SUPPLIED DATA
_____
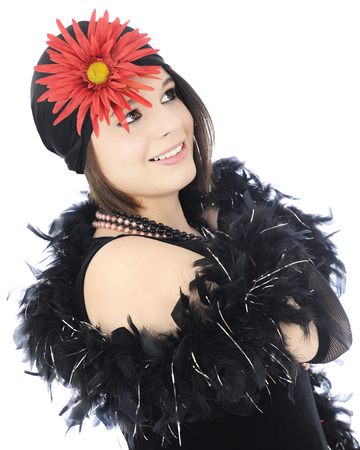 Close-up image of a beautiful teen flapper, dressed all in black with a big red flower on her hat.  On a white background.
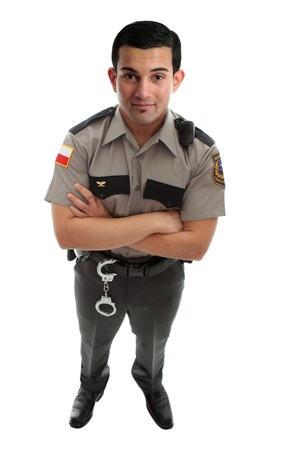 A male prison guard warden or policeman in uniform with duty belt and radio unit.   Standing with arms crossed and looking up.  White background Stock Photo - 8421275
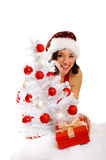 Smiling Christmas woman. Isolated on white background with a gift and a tree Stock Photo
_____
TASK INSTRUCTIONS
Reproduce the entire listing exactly, but omit any pictures.

OUTPUT FOR THIS TASK
 Close-up image of a beautiful teen flapper, dressed all in black with a big red flower on her hat.  On a white background.
 A male prison guard warden or policeman in uniform with duty belt and radio unit.   Standing with arms crossed and looking up.  White background Stock Photo - 8421275
 Smiling Christmas woman. Isolated on white background with a gift and a tree Stock Photo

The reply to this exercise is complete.